ФРАГМЕНТ ТЕКСТА
Мелькнул в памяти один поэт: он свои действительно драгоценные стихи понял не как дар жизни, а свою собственную жизнь заменил этими стихами. Так он забыл свой священный родник.
В конце концов его погубило «положение» поэта.
Но, с другой-то стороны, как же быть? Если творчество есть сила освобождения от цепей, то это же самое творчество может и сковать цепь: как сохранить силу творчества до решимости схватиться с самой смертью?
Раздумывая об этом, приходят к мысли, что сила творчества сохраняется теми же самыми запасами, какими сохраняется на земле вечное детство жизни во всех его видах. И тут опять простота: иной, сознательно облегчив бремя жизни сокращением детей, погибает, другой, размножаясь, безгранично счастлив в своем муравейнике.
Весь секрет в обеспечении себе такой простоты, такой нивы, которую сладко пахать, и другой этому не завидует: у него под ногой тоже нива, в руке такая же соха, такая же веревочка к лошади, все то же, да вот я иду бороздой и песни пою, а он идет и ругается.
Писать можно, чувствуя себя образованным и отчеканенным человеком, как Анатоль Франс пишет; или же как русские пишут, будто поднимают какой-то вопрос для обсуждения с другом.
*
Беллетристику как таковую нельзя перечитывать, а можно повторять лишь поэзию и мудрость. Но читается беллетристика и пишется легче всего.
Беллетристика – это поэзия легкого поведения. Настоящее искусство диктуется внутренним глубоким поведением, и это поведение состоит в устремленности человека к бессмертию.
Река питается скрытыми родниками: все ею пользуются, а за рекой родники. Так и у писателя пишется. А пишется тем, что у него за душой. И все мы потихоньку спрашиваем: а что у него за душой?
Очень часто: писатель блестящий, а за душой ничего.
Все знают, что за душой у Пушкина, Лермонтова, Фета, Блока, и все мы знаем тоже поэта – стоит его назвать сейчас, и все скажут в один голос: «Пишет очень легко и забавно, только у него нет ничего за душой».
Обтяпал двадцать кустов черной смородины, и когда устал, то почувствовал обман мечты, завлекающей делать сад. Будь у меня земля в то время, когда зарождалась эта мечта, и выйди я тогда на эту работу, я был бы отличным садовником. Но сада у меня не было, я стал работать над словом и вырастил сад из слов такой большой, что в нем тысячи гуляют и миллионы пройдут в нем.
Теперь вся эта работа тяпкой в сравнении с тем, как я работаю над словами возле той же мечты, представляется ничтожной. Дивный пример какого-то поведения.

РАБОЧИЕ ЗАДАНИЯ
1 – Определите, согласуется ли каждое утверждение с фрагментом о творчестве, и ответьте «да» или «нет», дословно приведя решающие слова фрагмента.
(a) Автор считает, что беллетристику можно перечитывать.
(b) Автор называет беллетристику поэзией легкого поведения.
(c) Когда зарождалась мечта о саде, сад у автора уже был.
2 – Коротко ответьте на вопросы по фрагменту о творчестве.
(a) Какого писателя автор приводит как пример того, кто пишет, «чувствуя себя образованным и отчеканенным человеком»?
(b) Сколько кустов черной смородины обтяпал автор?
(c) Чем, по словам автора, питается река?
3 – Продолжите фрагмент о творчестве, начав сразу после его последней фразы.
Приведённые далее строки к заданиям отношения не имеют.

Вопросы о сценах на изображениях:
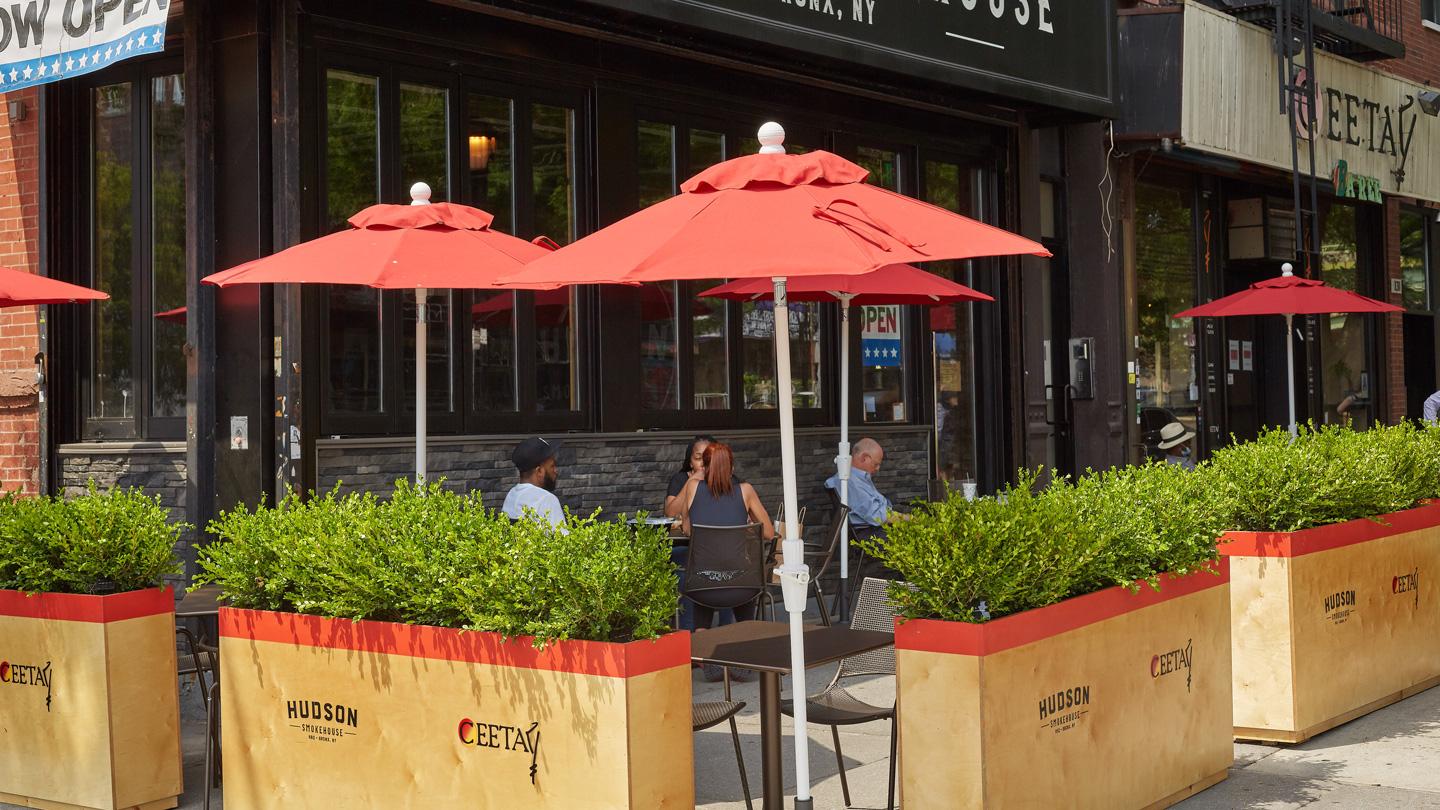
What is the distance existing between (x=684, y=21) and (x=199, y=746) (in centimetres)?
500

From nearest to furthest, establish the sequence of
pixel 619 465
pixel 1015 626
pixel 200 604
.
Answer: pixel 1015 626 < pixel 200 604 < pixel 619 465

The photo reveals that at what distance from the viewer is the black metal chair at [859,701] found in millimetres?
5555

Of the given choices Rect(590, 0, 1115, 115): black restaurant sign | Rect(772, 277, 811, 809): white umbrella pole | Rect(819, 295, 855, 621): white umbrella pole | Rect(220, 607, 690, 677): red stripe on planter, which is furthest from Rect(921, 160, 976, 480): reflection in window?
Rect(220, 607, 690, 677): red stripe on planter

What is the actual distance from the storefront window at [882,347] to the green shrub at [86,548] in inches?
282

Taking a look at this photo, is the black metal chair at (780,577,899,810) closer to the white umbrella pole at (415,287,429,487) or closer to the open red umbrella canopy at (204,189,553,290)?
the open red umbrella canopy at (204,189,553,290)

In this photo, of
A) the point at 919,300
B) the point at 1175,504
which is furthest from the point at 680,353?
the point at 1175,504

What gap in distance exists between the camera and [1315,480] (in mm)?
7180

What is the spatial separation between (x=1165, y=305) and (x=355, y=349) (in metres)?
9.78

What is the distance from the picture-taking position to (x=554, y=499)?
7934 millimetres

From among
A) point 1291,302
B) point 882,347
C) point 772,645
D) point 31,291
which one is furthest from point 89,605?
point 1291,302

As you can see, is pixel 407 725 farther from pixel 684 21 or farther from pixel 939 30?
pixel 939 30

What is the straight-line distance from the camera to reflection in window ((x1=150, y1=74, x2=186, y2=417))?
9469 millimetres

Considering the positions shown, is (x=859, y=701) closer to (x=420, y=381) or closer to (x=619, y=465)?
(x=420, y=381)

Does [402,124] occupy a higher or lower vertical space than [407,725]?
higher
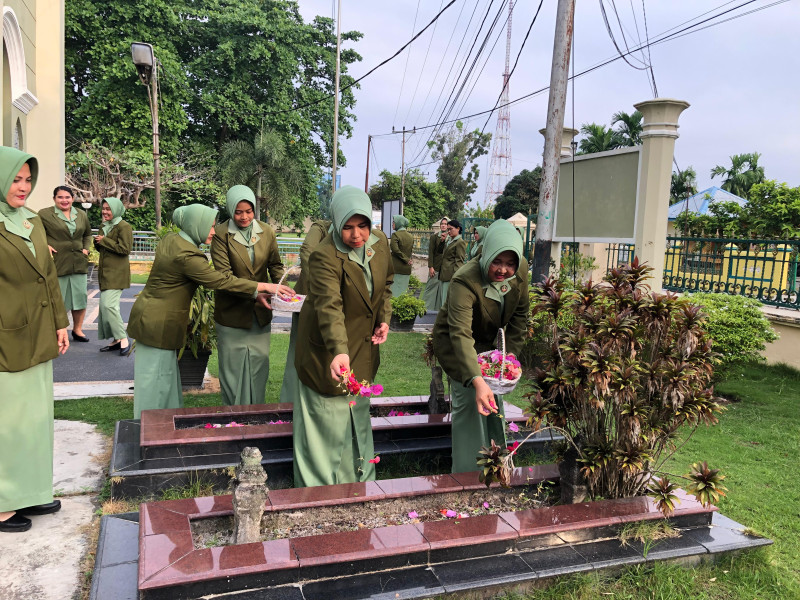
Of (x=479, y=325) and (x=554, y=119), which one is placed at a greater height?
(x=554, y=119)

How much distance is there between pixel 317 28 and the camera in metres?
25.2

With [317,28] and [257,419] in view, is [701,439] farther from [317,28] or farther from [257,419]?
[317,28]

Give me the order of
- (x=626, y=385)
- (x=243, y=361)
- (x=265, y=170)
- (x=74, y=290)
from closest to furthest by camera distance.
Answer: (x=626, y=385) → (x=243, y=361) → (x=74, y=290) → (x=265, y=170)

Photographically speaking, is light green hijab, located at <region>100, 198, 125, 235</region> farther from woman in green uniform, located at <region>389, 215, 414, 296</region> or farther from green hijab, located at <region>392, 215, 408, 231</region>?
green hijab, located at <region>392, 215, 408, 231</region>

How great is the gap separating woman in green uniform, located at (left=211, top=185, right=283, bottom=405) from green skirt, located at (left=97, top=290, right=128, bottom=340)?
10.1 feet

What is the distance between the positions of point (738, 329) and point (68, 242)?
749cm

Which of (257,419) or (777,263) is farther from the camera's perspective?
(777,263)

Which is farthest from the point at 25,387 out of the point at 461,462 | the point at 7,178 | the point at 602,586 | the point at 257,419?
the point at 602,586

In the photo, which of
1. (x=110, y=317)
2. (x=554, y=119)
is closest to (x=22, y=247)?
(x=110, y=317)

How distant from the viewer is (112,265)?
24.1 feet

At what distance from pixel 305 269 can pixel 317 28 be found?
76.9 ft

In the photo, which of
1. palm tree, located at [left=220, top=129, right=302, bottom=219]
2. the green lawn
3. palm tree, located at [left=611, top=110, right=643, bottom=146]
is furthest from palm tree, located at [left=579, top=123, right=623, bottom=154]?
the green lawn

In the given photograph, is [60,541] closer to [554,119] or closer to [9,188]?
[9,188]

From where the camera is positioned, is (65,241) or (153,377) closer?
(153,377)
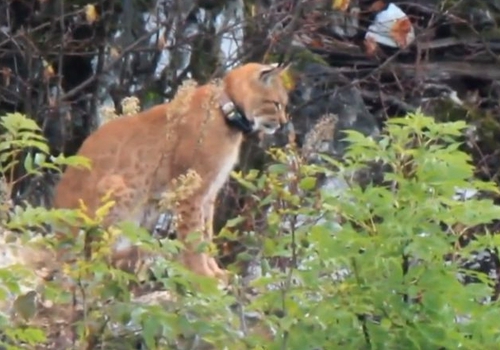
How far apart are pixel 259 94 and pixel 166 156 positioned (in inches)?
32.4

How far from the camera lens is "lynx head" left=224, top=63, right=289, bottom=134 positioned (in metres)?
7.46

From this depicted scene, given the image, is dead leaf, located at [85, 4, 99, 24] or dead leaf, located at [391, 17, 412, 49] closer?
dead leaf, located at [85, 4, 99, 24]

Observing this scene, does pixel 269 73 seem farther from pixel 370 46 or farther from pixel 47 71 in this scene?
pixel 370 46

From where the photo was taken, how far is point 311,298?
4.49m

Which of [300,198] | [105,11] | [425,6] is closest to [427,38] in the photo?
[425,6]

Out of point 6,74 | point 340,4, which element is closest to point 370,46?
point 340,4

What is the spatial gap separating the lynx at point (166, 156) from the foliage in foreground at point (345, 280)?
2.37 metres

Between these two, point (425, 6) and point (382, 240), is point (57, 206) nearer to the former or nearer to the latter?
point (382, 240)

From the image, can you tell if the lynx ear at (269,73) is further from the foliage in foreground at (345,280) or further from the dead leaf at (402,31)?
the foliage in foreground at (345,280)

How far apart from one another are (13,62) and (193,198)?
2.21 m

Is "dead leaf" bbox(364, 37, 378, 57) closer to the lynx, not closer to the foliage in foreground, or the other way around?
the lynx

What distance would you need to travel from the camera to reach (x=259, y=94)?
7547mm

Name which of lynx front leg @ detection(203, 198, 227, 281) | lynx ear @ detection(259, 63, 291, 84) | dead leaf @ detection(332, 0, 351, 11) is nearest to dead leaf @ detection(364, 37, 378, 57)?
dead leaf @ detection(332, 0, 351, 11)

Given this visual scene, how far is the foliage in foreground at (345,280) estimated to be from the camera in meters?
4.13
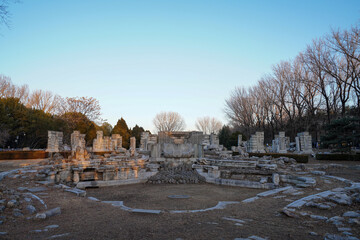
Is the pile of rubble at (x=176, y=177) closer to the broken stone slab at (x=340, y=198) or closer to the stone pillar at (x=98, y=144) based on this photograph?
the broken stone slab at (x=340, y=198)

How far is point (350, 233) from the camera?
3.69 m

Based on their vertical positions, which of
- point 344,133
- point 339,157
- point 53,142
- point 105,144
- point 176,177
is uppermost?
point 344,133

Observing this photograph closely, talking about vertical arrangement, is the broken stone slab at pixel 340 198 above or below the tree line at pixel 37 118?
below

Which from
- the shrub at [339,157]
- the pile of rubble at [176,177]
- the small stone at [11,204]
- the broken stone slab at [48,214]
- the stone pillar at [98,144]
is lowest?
the pile of rubble at [176,177]

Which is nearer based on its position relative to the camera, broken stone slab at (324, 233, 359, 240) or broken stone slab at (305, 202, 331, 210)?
broken stone slab at (324, 233, 359, 240)

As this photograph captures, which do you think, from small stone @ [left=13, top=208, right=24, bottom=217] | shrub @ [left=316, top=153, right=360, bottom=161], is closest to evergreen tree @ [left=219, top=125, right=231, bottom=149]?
shrub @ [left=316, top=153, right=360, bottom=161]

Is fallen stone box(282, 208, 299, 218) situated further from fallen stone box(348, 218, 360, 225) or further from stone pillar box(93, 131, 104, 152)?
stone pillar box(93, 131, 104, 152)

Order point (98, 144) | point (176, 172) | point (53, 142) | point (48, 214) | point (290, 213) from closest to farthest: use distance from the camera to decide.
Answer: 1. point (48, 214)
2. point (290, 213)
3. point (176, 172)
4. point (53, 142)
5. point (98, 144)

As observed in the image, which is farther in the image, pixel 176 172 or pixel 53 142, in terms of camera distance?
pixel 53 142

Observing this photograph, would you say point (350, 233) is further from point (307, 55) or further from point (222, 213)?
point (307, 55)

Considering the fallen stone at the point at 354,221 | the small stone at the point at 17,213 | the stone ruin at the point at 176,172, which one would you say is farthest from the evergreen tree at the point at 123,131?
the fallen stone at the point at 354,221

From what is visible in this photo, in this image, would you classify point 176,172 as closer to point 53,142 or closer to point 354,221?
point 354,221

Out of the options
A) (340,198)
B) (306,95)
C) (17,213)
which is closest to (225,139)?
(306,95)

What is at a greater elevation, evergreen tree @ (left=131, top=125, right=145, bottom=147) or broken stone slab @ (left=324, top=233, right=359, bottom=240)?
evergreen tree @ (left=131, top=125, right=145, bottom=147)
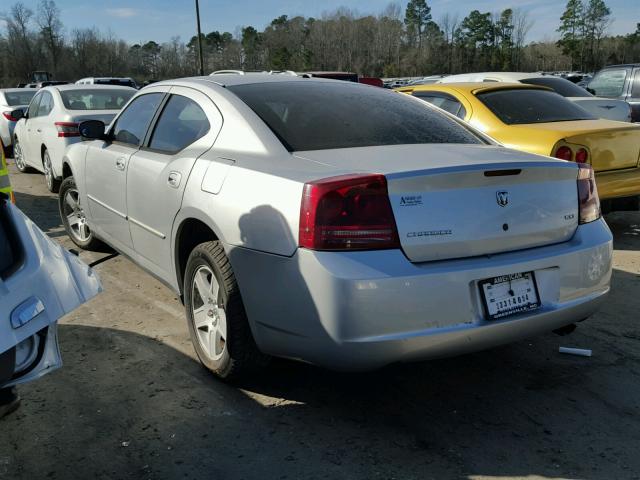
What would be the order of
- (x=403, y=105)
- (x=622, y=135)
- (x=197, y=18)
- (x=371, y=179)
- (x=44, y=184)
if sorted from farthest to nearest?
(x=197, y=18), (x=44, y=184), (x=622, y=135), (x=403, y=105), (x=371, y=179)

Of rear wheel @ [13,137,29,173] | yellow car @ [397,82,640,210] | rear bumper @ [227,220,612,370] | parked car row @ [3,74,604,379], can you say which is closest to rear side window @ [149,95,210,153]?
parked car row @ [3,74,604,379]

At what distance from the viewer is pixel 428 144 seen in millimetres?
3275

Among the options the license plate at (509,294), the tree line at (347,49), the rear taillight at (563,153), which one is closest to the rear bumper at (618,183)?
the rear taillight at (563,153)

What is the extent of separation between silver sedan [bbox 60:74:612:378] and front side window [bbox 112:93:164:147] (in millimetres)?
529

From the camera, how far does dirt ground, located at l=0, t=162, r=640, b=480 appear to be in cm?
263

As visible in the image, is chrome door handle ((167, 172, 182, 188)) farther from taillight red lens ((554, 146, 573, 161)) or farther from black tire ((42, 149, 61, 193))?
black tire ((42, 149, 61, 193))

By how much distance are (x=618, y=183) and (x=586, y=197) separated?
314 centimetres

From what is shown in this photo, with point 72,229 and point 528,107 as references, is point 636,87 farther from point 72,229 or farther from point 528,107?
point 72,229

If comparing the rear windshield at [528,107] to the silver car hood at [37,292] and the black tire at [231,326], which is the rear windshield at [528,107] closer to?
the black tire at [231,326]

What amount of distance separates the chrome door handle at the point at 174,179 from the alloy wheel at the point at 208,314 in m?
0.51

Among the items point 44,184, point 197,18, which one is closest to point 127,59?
point 197,18

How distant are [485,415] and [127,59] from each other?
359 feet

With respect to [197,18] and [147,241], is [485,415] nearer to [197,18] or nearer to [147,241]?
[147,241]

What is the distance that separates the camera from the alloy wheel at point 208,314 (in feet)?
10.7
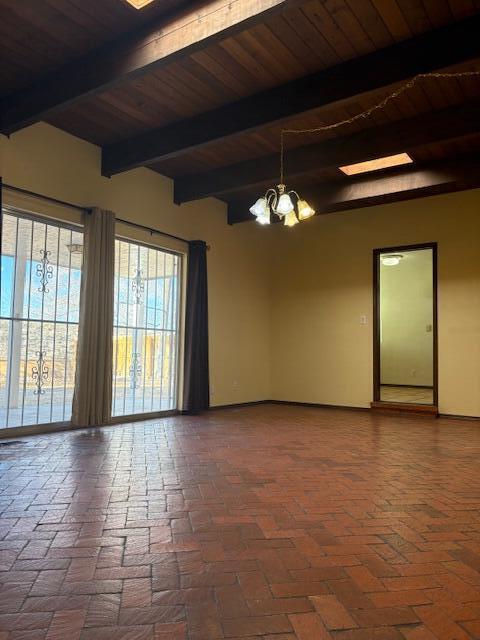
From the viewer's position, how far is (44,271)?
4723 mm

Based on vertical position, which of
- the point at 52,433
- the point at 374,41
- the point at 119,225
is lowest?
the point at 52,433

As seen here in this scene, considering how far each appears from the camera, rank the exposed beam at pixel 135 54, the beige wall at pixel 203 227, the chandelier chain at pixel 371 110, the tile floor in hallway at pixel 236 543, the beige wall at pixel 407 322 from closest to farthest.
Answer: the tile floor in hallway at pixel 236 543 < the exposed beam at pixel 135 54 < the chandelier chain at pixel 371 110 < the beige wall at pixel 203 227 < the beige wall at pixel 407 322

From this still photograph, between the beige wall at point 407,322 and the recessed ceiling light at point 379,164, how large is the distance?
4713 millimetres

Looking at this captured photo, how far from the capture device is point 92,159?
16.8ft

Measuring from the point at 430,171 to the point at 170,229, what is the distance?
3.36 meters

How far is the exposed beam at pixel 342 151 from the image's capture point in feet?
14.1

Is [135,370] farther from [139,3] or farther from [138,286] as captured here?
[139,3]

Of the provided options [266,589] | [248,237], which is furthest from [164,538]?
[248,237]

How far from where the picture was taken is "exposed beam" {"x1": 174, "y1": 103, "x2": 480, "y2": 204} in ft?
14.1

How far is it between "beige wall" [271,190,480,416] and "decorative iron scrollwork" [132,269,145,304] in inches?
114

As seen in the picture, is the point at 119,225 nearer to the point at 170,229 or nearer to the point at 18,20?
the point at 170,229

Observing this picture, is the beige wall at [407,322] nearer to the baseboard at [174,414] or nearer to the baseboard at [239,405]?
the baseboard at [174,414]

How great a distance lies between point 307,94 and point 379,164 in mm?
2155

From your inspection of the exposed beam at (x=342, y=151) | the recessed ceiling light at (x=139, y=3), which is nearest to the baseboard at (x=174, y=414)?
the exposed beam at (x=342, y=151)
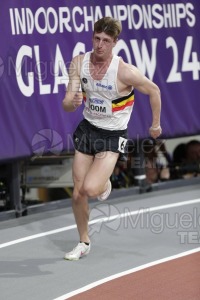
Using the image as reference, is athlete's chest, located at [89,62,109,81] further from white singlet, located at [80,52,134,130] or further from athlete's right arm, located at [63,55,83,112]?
athlete's right arm, located at [63,55,83,112]

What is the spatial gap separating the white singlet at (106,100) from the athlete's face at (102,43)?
0.53ft

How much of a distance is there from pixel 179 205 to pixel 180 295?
11.9 ft

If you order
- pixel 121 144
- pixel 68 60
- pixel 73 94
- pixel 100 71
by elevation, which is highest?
pixel 68 60

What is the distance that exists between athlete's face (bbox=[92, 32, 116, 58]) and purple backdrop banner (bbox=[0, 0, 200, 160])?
5.80 feet

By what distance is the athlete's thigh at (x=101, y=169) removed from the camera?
302 inches

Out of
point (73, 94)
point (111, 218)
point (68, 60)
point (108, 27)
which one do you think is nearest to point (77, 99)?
point (73, 94)

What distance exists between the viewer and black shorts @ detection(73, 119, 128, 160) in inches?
310

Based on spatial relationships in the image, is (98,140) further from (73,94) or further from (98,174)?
(73,94)

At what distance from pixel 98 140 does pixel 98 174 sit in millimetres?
355

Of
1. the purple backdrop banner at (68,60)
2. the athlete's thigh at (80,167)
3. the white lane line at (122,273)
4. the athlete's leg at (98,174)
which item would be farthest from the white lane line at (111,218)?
the white lane line at (122,273)

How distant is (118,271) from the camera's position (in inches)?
297

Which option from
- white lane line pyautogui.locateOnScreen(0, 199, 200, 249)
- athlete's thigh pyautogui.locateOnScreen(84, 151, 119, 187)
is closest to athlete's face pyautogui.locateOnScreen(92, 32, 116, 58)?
athlete's thigh pyautogui.locateOnScreen(84, 151, 119, 187)

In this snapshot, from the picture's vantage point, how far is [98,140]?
25.9ft

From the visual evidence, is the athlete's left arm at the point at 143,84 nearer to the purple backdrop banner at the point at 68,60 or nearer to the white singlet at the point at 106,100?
the white singlet at the point at 106,100
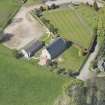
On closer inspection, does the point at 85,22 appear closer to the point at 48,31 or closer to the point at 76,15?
the point at 76,15

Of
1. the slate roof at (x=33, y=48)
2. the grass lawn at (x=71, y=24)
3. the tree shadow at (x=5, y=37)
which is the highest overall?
the tree shadow at (x=5, y=37)

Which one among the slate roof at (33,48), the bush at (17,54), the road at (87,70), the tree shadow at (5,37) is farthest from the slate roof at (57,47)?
the tree shadow at (5,37)

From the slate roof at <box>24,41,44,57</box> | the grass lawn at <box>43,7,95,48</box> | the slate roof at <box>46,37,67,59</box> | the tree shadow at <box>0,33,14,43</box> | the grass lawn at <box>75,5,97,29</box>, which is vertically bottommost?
the grass lawn at <box>75,5,97,29</box>

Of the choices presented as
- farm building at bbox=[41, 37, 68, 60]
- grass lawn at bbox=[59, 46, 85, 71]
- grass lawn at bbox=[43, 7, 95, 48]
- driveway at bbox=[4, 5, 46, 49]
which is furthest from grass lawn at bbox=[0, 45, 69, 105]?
grass lawn at bbox=[43, 7, 95, 48]

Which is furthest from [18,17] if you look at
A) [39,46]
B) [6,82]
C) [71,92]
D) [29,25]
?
[71,92]

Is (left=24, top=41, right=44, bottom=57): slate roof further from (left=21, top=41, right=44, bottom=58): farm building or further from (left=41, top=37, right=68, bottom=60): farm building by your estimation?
(left=41, top=37, right=68, bottom=60): farm building

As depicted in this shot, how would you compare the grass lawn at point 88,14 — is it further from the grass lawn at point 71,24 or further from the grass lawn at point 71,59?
the grass lawn at point 71,59
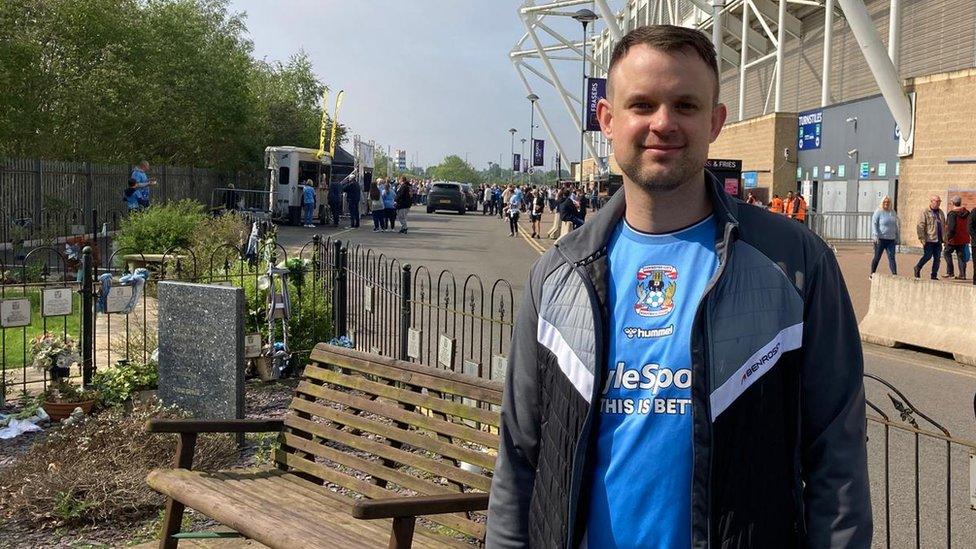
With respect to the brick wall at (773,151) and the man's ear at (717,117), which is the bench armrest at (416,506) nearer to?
the man's ear at (717,117)

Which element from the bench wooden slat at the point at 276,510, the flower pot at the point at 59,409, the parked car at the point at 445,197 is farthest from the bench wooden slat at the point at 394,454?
the parked car at the point at 445,197

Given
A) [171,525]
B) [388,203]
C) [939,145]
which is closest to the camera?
[171,525]

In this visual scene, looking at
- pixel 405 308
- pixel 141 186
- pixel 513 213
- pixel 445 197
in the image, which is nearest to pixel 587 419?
pixel 405 308

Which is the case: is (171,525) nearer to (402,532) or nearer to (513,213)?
(402,532)

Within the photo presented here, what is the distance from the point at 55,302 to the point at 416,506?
5.57 metres

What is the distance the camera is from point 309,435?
5.16 metres

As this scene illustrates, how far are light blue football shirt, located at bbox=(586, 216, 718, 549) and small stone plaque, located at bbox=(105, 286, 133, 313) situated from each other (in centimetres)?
700

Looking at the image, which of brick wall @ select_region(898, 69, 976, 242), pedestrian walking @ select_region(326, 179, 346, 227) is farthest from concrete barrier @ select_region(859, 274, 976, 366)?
pedestrian walking @ select_region(326, 179, 346, 227)

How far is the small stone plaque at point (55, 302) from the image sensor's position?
315 inches

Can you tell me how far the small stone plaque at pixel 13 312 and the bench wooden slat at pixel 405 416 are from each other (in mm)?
3613

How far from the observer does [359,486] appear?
183 inches

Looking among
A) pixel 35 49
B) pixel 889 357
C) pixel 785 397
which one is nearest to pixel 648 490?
pixel 785 397

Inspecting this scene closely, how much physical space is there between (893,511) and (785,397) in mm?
4346

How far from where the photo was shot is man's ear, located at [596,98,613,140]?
2482 mm
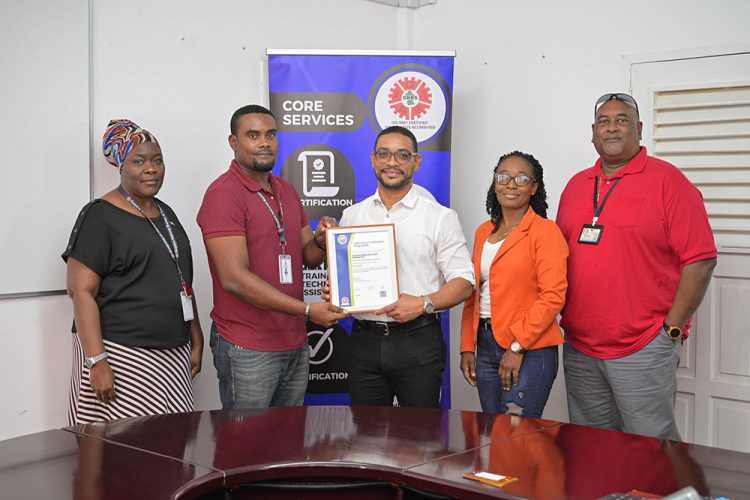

ОТВЕТЫ НА ЗАДАНИЯ
1 –
(a) Нет: «Беллетристику как таковую нельзя перечитывать».
(b) Да: «Беллетристика – это поэзия легкого поведения».
(c) Нет: «Но сада у меня не было».

2 –
(a) Анатоля Франса.
(b) Двадцать.
(c) Скрытыми родниками.

3 –
Взял бы и сказал людям и дал бы им простое средство в руки, а вот пойди и скажи! Нужно целую вселенную в себе самом открыть, чтобы сказать эти простые слова. Чувствуешь про себя мысль, знаешь, а сказать не можешь.
И такая вся природа: все знает, а сказать должен человек.
СВОБОДА И НЕОБХОДИМОСТЬ
Посмотрите на птиц небесных: вы думаете, легко им жить?
Летят – шишки под крыльями, повеселятся денек весной – и в гнездо, сиди, не шевелись, а потом вывели – таскай весь день червей. Выкормили – опять в дорогу, опять шишки под крыльями. И попить и поесть ей не радость, кругом враги: клюнет и оглянется, клюнет и оглянется.
А после всего этого посмотришь на птицу – и нет краше ее ничего на земле, и нет ничего свободнее: свобода, говорят, как птица.
Свобода – просто избитое слово, оно стало похоже на огромный хомут… не всякое животное может пролезть через этот хомут, и воз остается на месте.
В истинной свободе этот хомут по шее всякому животному и воз по с илам, так что не слышишь – везешь воз или не везешь. И эта свобода есть лишь другое название любви… Нет, свобода – это еще не любовь. Свобода – это путь любви. Или: свобода – это свет любви на кремнистом пути жизни.
*
Моя свободная с виду охотничья жизнь для многих молодых служит соблазном, и я часто получаю письма в таком роде:
«Научите меня так устроиться, чтобы тоже, как вы, постоянно ездить, охотиться, писать сказки, чтобы такая свободная жизнь признавалась за большое, хорошее дело».
Мой ответ на эти письма:
«Есть такой час в жизни почти каждого человека, когда ему предоставляется возможность выбрать себе по шее хомут. Если такой час в собственной жизни вы пропустили, то прощайтесь навсегда со свободой, если же он у вас впереди, ждите его с трепетом и непременно воспользуйтесь. Наденете хомут сами на себя – и будете свободны, пропустите свой дорогой час – и на вас наденут хомут какой придется».
Если воздух давить – он твердеет, и нам известно вещество – твердый воздух. Так, если и человека заставить рассчитывать свое время и дорожить свободной минутой, он в эту минуту свободную будет давать совсем новое, чего в мире еще не было.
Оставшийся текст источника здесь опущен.